--- Records for processing ---
========================
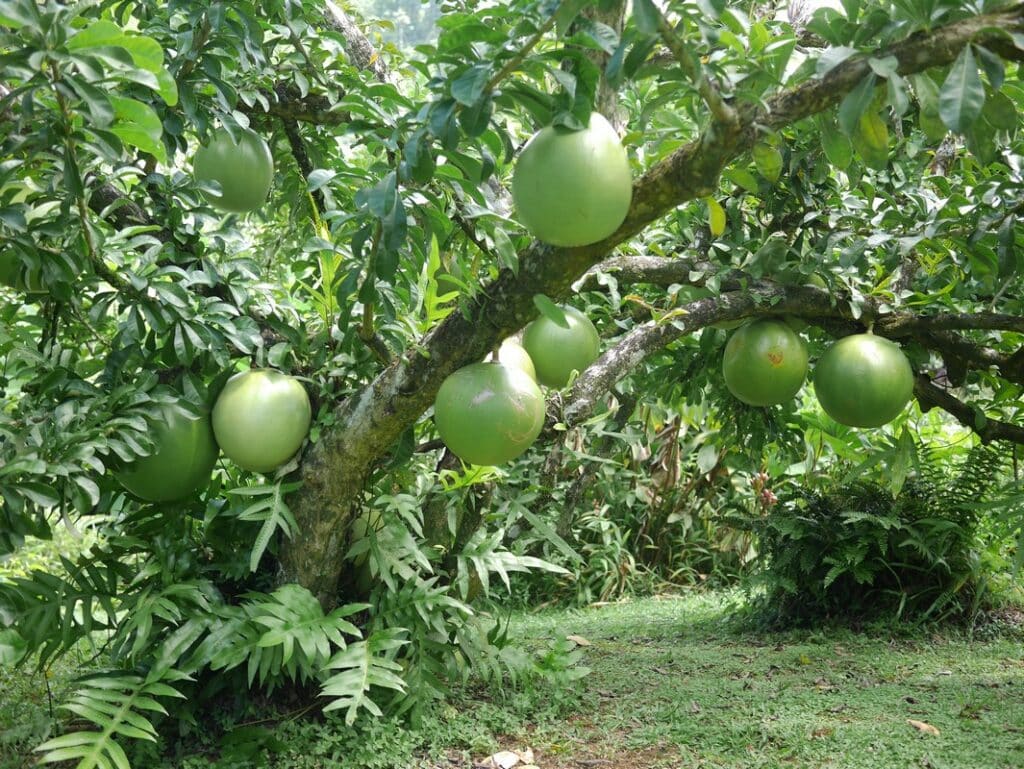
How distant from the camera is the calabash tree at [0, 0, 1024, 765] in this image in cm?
141

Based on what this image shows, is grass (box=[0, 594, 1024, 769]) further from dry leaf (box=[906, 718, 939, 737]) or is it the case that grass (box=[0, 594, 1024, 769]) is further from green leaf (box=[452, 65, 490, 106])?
green leaf (box=[452, 65, 490, 106])

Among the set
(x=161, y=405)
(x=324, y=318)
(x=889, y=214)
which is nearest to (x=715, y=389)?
(x=889, y=214)

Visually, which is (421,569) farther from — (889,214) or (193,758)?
(889,214)

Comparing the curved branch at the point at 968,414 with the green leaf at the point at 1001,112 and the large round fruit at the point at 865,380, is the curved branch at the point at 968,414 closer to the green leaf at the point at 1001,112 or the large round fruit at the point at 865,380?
the large round fruit at the point at 865,380

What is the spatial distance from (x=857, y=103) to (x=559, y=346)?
92 cm

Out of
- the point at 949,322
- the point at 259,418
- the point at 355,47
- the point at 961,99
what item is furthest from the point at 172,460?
the point at 949,322

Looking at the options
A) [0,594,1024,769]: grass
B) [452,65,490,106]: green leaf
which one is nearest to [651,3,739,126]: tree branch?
[452,65,490,106]: green leaf

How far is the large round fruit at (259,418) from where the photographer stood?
2.08 m

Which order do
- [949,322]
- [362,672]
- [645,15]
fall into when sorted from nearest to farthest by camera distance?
[645,15] < [362,672] < [949,322]

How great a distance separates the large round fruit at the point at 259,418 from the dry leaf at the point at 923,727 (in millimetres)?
1677

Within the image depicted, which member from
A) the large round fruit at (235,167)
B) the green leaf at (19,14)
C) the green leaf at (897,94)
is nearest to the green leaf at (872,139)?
the green leaf at (897,94)

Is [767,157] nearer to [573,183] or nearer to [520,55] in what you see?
[573,183]

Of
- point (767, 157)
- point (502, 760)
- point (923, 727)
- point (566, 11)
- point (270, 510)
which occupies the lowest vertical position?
point (502, 760)

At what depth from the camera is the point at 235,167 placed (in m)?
2.35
========================
Rewrite the listing above with "dry leaf" switched to "fallen leaf" everywhere and everything else unchanged. Omit the pictures.

--- Exercise output ---
How distant from the camera is the calabash tree at [0, 0, 1024, 765] in this image in cm?
141

Based on what this image shows, is grass (box=[0, 594, 1024, 769]) further from fallen leaf (box=[906, 718, 939, 737]) or is it the case that grass (box=[0, 594, 1024, 769]) is further from green leaf (box=[452, 65, 490, 106])?
green leaf (box=[452, 65, 490, 106])

Among the set
(x=161, y=405)
(x=324, y=318)
(x=889, y=214)
which is nearest to (x=715, y=389)?
(x=889, y=214)

Visually, which is (421,569) farther from — (889,214) or (193,758)?
(889,214)

Comparing the curved branch at the point at 968,414 with the green leaf at the point at 1001,112 and the large round fruit at the point at 865,380, is the curved branch at the point at 968,414 closer to the green leaf at the point at 1001,112 or the large round fruit at the point at 865,380?
the large round fruit at the point at 865,380

What is the spatial distance from (x=857, y=103) to (x=559, y=346)?
92 cm

Out of
- the point at 949,322
- the point at 259,418
- the point at 355,47
- the point at 961,99
what item is furthest from the point at 172,460?
the point at 949,322

Looking at the options
A) [0,594,1024,769]: grass
B) [452,65,490,106]: green leaf
which one is nearest to [651,3,739,126]: tree branch?
[452,65,490,106]: green leaf

How far is the large round fruit at (259,418) from where the photographer stood?
2.08 m

Which order do
- [949,322]
- [362,672]
- [645,15]
fall into when sorted from nearest to farthest by camera distance?
[645,15] < [362,672] < [949,322]

How great a distance separates the large round fruit at the point at 259,418 from the fallen leaf at the point at 923,727 (in millimetres)?
1677

Within the image depicted, which member from
A) the large round fruit at (235,167)
B) the green leaf at (19,14)
C) the green leaf at (897,94)
is nearest to the green leaf at (872,139)?
the green leaf at (897,94)

Is [767,157] nearer to [573,183] or nearer to [520,55] in what you see?
[573,183]

Of
- point (767, 157)
- point (502, 760)
- point (923, 727)
- point (566, 11)
- point (270, 510)
which occupies the lowest vertical position?
point (502, 760)

At what depth from the camera is the point at 235,167 placed (in m)?
2.35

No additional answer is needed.